Executives can establish a 10b5-1 plan to purchase corporate shares when they reach a certain price. In addition, the plan can be used to exercise both non-qualified and incentive stock options. In this case, the executive may not want a corporate trading blackout to prevent them from a purchase before the options expire. Finally, the insider can specify a date for a large sale to take care of a personal expense such as paying a child’s college tuition or a home purchase.
Changes to Existing Plans
Modifications to an existing 10b5-1 plan are permitted if they are enacted when the executive does not have material, non-public information, and in an open trading window. In most cases, the company must approve the changes. Cancellations can happen anytime, even if the executive has material, non-public information.
Nevertheless, executives must be careful about the “good faith” requirement when setting up a 10b5-1 plan. Insiders may forfeit the defense granted by rule 10b5-1 if their changes or cancellations are judged to have been made as part of a scheme to evade insider trading laws.
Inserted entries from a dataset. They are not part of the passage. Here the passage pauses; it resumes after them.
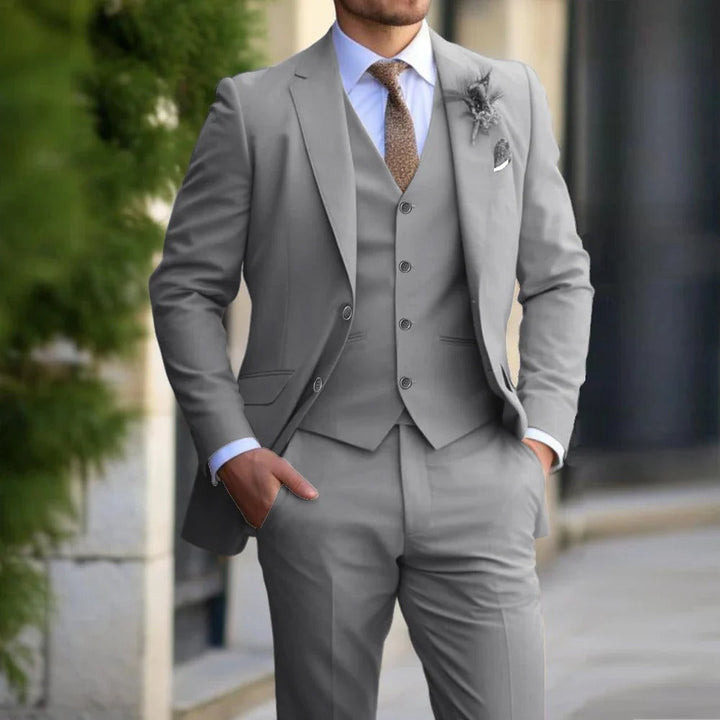 Stylish men's 3-piece suit; slim fit blazer, vest, and pants set, ideal for modern formal wear.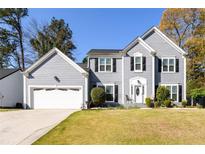 Charming two-story home with a well-maintained lawn and attached two-car garage on a sunny day at 302 Cimarron Way, Lawrenceville, GA 30044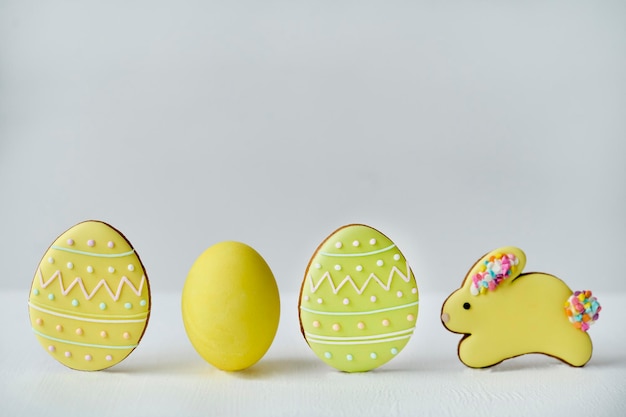 Foto ovos pintados de amarelo e biscoitos amarelos em forma de coelho e ovos em fundo branco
Therefore, before a plan is amended or canceled, an executive should talk with either their lawyer or a corporate counsel to ensure the modification was done properly.
Communications about the Plan
Just as in the Pfizer example, corporate executives worry if their stock sales will be announced at an inopportune time, resulting in criticism from the press or its shareholders. As a result, a recommended action is for the company to publicly announce new 10b5-1 plans through a press release, 8-K filing, or a mention in the subsequent 10-Q filing. The company Is not obligated to disclose the plan’s specific terms. However, it’s prudent to mention that a plan was enacted by the executive or a general statement that a few corporate executives have agreed to a sales plan as part of Rule 10b5-1.
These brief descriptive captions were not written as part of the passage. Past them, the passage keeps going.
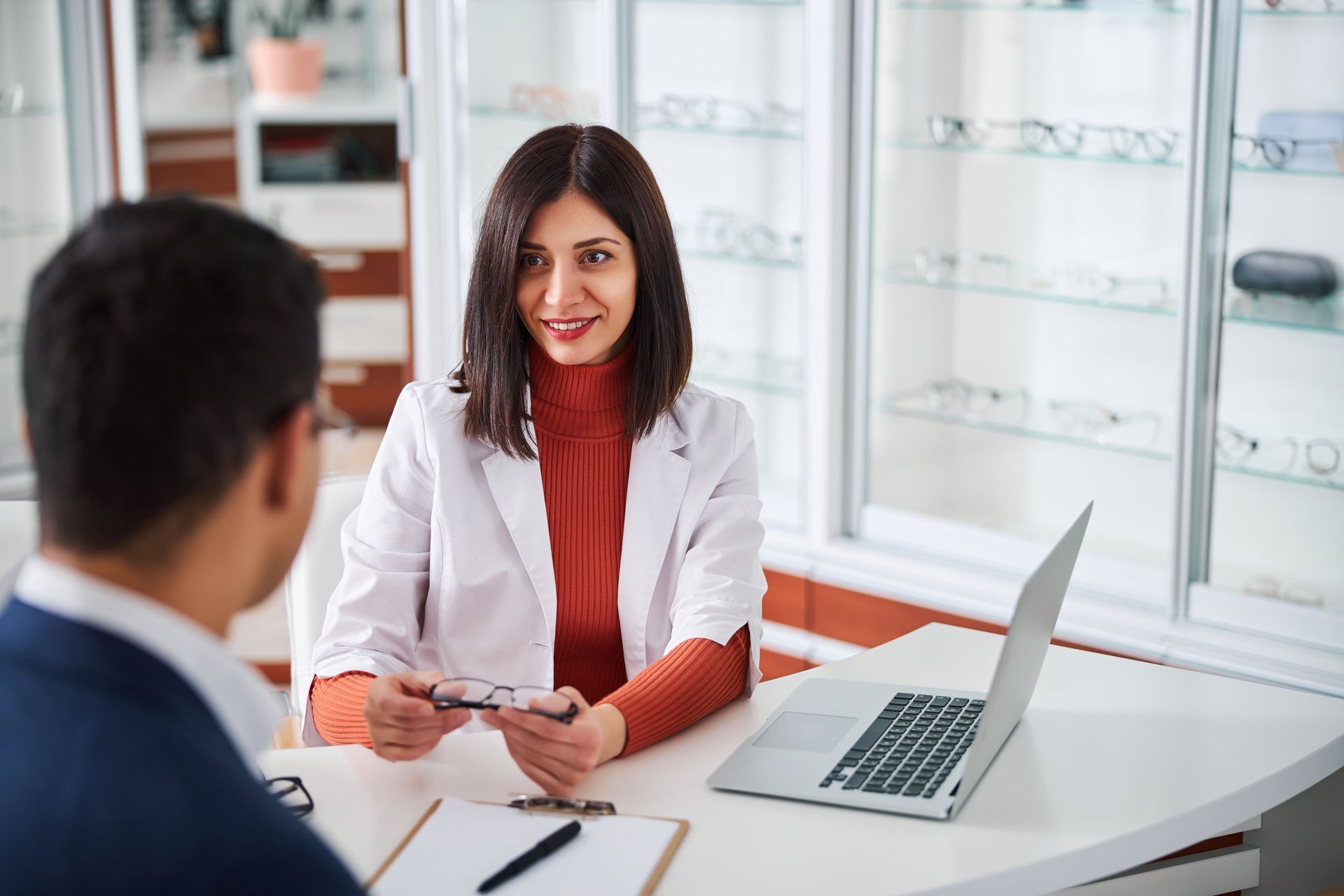 A female optometrist is showing the eyewear to her client.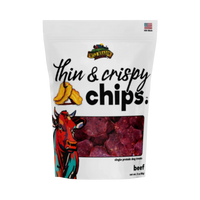 Dog Dish Wild Meadow Farms beef crispy chips in a white resealable pouch featuring a colorful cow illustration.
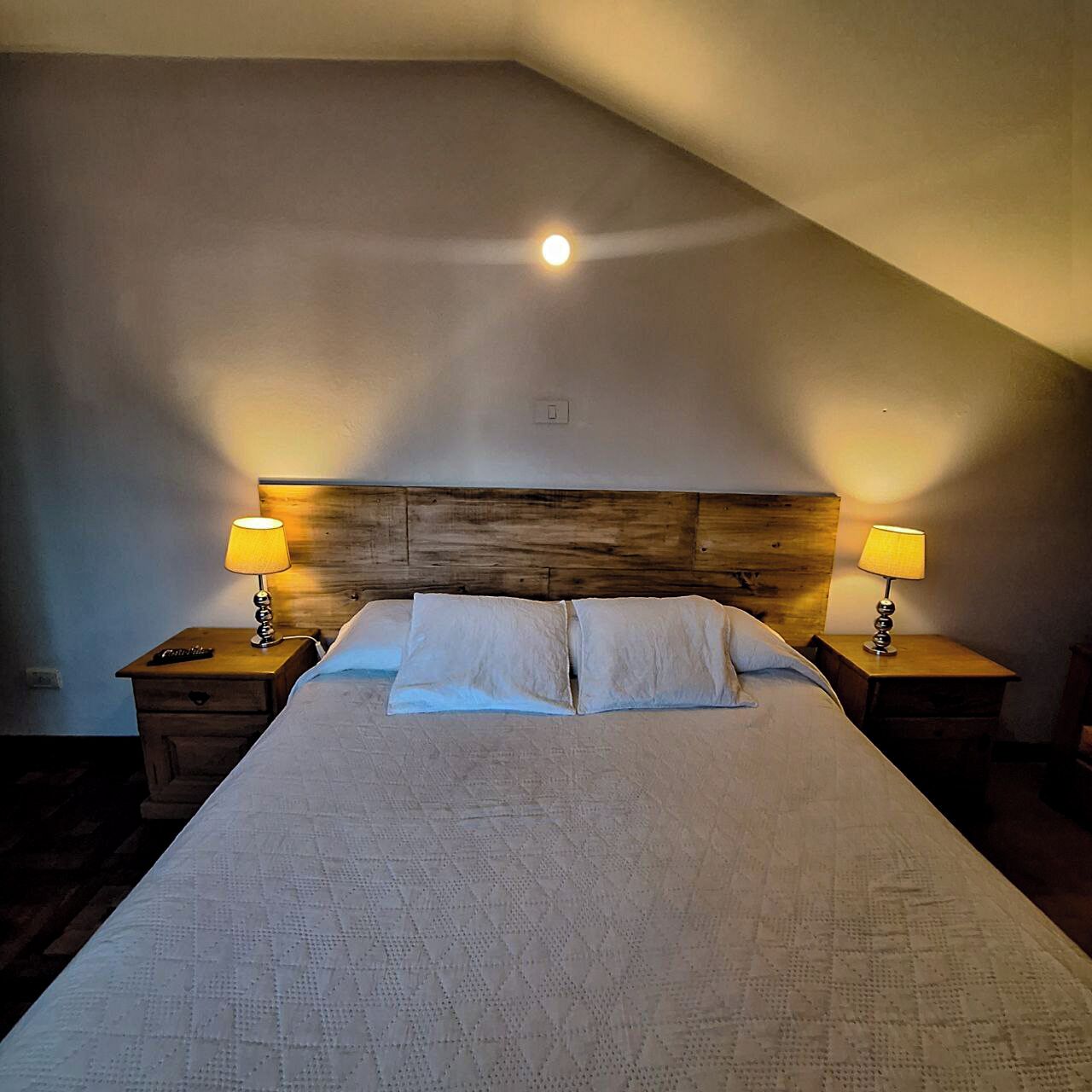 Un dormitorio con techo inclinado, cabecera de madera, dos lámparas de noche, cama con ropa de cama blanca y mesita de noche con un control remoto.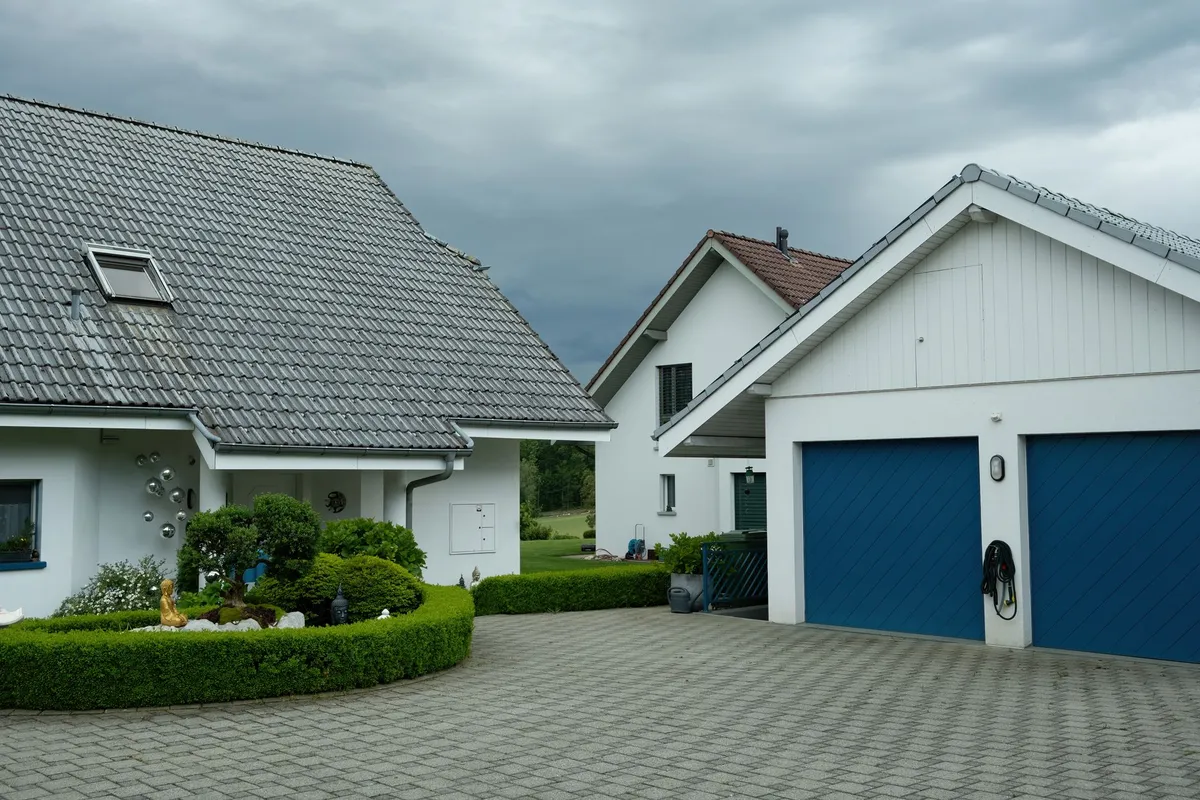 Weiß verputztes Einfamilienhaus mit Doppelgarage und blauen Toren, davor eine breite gepflasterte Einfahrt mit Heckenrand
Rule 10b5-1 plans enable insiders to trade company shares through corporate trading blackouts, but they do not remove regulatory restrictions on company affiliates as detailed under Rule 144 or Section 16.
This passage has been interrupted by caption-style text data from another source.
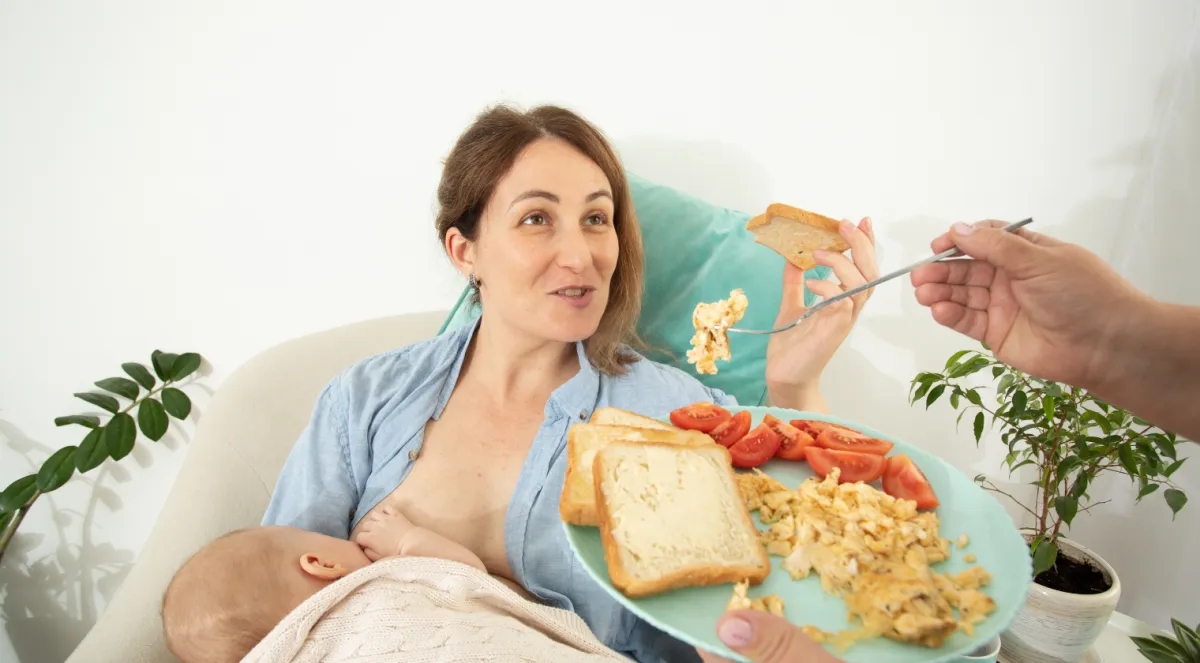Mother Breastfeeding Baby while Eating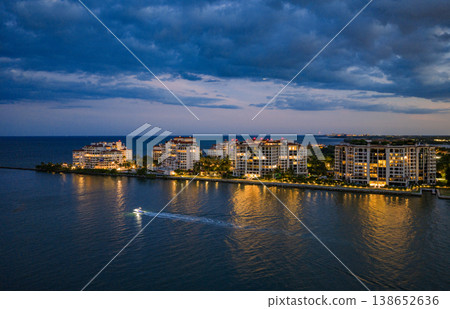 Aerial night view of Miami coastline. Twilight skyline above the Miami oceanfront. Miami Beach waterfront glowing after sunset. Famous Miami Beach from above. Aerial night view of Miami coastline. Twilight skyline above the Miami oceanfront. Miami Beach waterfront glowing after sunset. Famous Miami Beach from above. 138652636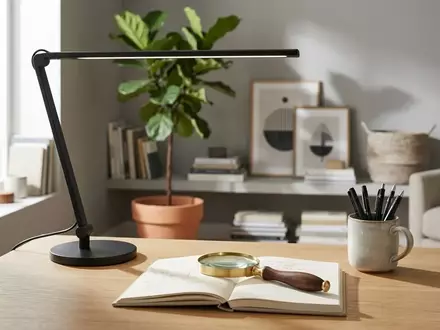 Eine moderne, minimalistische Schreibtischleuchte und eine hochwertige Lupe auf einem sauberen Schreibtisch in einem hellen, wohnlichen Büro. - Foto: über boerse-global.de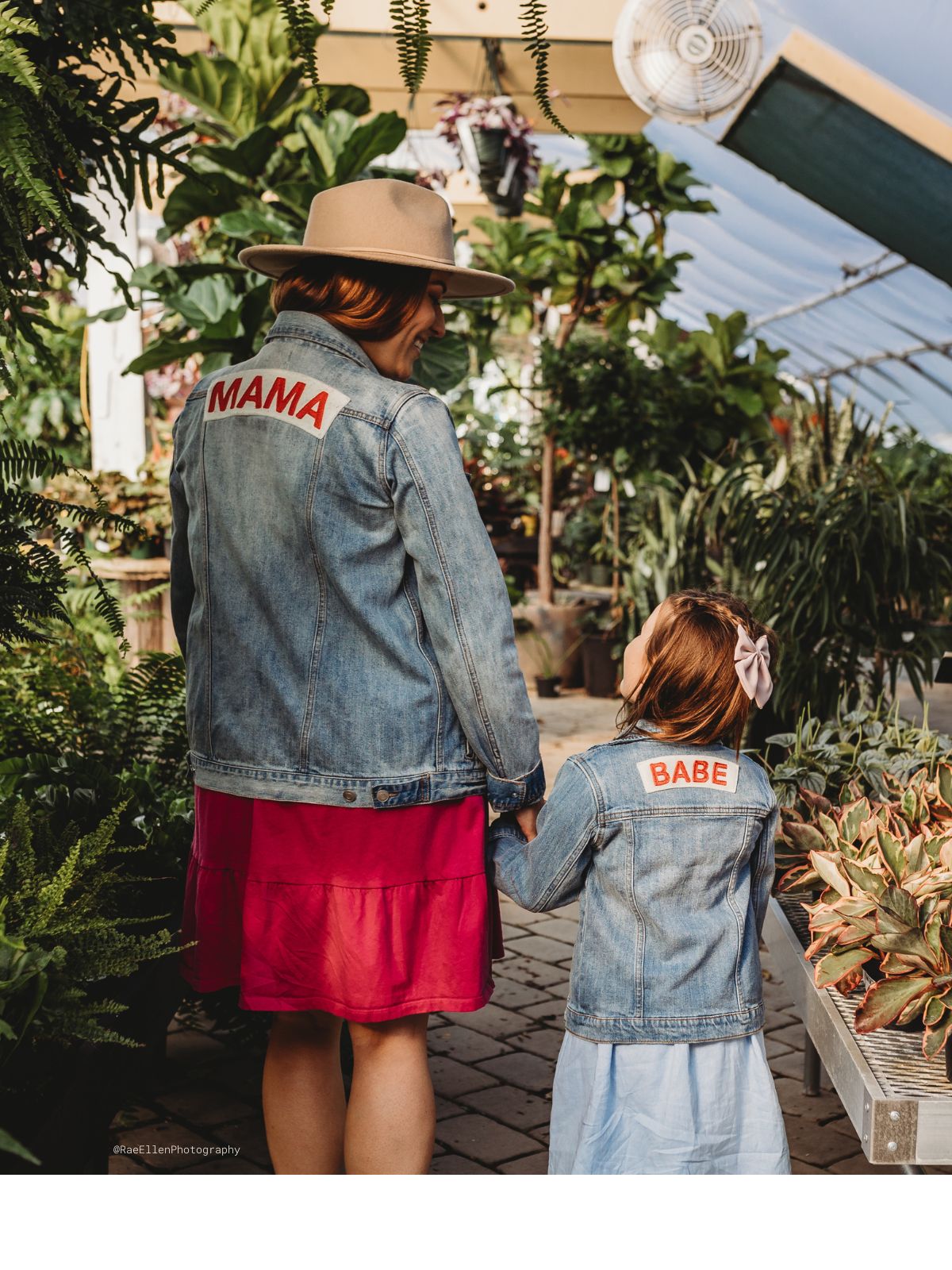 image of maria and her daughter from behind wearing matching denim jackets that say mama and babe on them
Affiliates include a person who controls or is controlled by the company. This label includes officers, directors, and beneficial owners who own more than 10% of outstanding shares. Affiliates who trade stock as part of a 10b5-1 must adhere to certain guidelines according to Rule 144 of the Securities Act of 1933. Restrictions include the volume of shares that can be traded in any three-month period, a notice of sales must be sent to the SEC before or at the time an order to sell is entered, shares must be sold through a broker, and there must be adequate public information about the corporation.
The SEC announced proposed changes to Rule 10b5-1 in mid-December 2021. The changes would enhance disclosure requirements for stock trades and gifts of securities and oblige the person establishing the trades to “certify that they are not aware of material, non-public information.”
The Bottom Line
A Rule 10b5-1 plan is a robust tool for public company executives. Nevertheless, dealing with the complexities of insider trading regulations may require assistance from professionals with expertise in Rule 144, Section 16, and 10b5-1. This is especially true now that the SEC has announced that it may change aspects of the plan’s rules. SEC laws do not require companies to disclose the use of Rule 10b5-1 to the public, but it may be a good practice to do so. Announcements of the use of Rule 10b5-1 can help prevent public relations snafus and assist investors in learning the reasons for certain insider trades.